Published online by Cambridge University Press: 05 February 2013
In Morte Darthur, Malory employs two distinct modes of the word ‘treason’. In one mode, the senses and applications of the noun ‘treason’ are extrapolated from the ways in which Malory assimilated legal terminology and in which the definition of ‘treason’ is founded in the English statute law 25 Edward III Statute 5 (the Treason Act of 1351). Malory developed the other mode from his French source texts, which in turn based their use of ‘treason’ on the way it was understood in thirteenth-century France. I propose to call these two modes of Malory's respectively ‘legal’ and ‘literary’. The first objective of this essay is to examine Malory's uses of the vocabulary of treason. The second objective is to examine the ways in which this dual usage of the language of treason impacts upon the movement and message of the final two books: ‘Launcelot and Guenevere’ and the ‘Morte Arthur Saunz Guerdon’.

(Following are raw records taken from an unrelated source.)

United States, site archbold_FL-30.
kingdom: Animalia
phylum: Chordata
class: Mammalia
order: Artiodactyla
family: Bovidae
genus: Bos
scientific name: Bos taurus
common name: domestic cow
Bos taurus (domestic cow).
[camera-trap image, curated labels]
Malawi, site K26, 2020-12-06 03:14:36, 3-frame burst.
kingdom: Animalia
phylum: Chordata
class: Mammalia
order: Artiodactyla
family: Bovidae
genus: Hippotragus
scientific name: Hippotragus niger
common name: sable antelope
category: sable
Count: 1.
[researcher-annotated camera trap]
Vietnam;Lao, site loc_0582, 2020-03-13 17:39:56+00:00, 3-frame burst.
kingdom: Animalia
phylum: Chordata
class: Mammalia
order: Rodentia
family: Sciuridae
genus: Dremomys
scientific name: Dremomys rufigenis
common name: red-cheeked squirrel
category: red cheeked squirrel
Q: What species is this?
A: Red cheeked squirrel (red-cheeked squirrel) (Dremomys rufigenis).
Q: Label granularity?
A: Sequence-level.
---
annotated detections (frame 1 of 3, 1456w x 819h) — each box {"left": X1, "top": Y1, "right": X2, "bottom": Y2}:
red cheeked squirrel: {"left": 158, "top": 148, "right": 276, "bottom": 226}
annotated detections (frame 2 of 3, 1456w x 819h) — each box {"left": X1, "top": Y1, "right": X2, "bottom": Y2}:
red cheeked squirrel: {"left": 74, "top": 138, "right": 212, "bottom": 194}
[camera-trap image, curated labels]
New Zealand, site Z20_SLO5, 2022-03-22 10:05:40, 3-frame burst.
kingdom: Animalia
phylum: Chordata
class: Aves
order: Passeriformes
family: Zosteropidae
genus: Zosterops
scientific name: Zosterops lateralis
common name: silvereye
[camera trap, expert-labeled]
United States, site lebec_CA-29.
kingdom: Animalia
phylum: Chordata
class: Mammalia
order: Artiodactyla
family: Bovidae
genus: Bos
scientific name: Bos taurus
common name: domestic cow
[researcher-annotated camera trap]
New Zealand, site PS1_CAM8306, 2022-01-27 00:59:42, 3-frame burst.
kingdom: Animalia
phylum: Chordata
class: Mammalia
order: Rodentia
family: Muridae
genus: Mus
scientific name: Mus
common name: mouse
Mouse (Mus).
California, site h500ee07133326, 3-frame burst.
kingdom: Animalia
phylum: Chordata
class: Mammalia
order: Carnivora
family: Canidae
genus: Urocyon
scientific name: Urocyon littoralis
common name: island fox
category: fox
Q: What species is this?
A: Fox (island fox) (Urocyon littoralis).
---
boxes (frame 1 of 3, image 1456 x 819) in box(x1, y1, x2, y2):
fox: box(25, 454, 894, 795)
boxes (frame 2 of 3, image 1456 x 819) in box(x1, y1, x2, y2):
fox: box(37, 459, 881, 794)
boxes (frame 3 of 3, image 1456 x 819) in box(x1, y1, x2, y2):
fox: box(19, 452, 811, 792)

The Treason Act of 1351, quoted at length since it is referred to regularly in this article, defines treason as occurring when
Man doth compass or imagine the Death of our Lord the King, or of our Lady his Queen or of their eldest Son and Heir; or if a Man do violate the King’s Companion, or the King’s eldest Daughter unmarried, or the Wife of the King’s eldest Son and Heir; or if a Man do levy War against our Lord the King in his Realm, or be adherent to the King’s Enemies in his Realm, giving to them Aid and Comfort in the Realm or elsewhere, and thereof be probably attainted of open Deed by the People of their condition… and if a Man Slea the Chancellor, Treasurer, or the King’s Justices of the one Bench or the other, Justices in Eyre, or Justices of Assise, and all other Justices assigned to hear and determined, being in their Places, doing their Offices: And it is to be understood, that in the Cases above rehearsed, that ought to be judged Treason which extends to our Lord the King, and his Royal Majesty.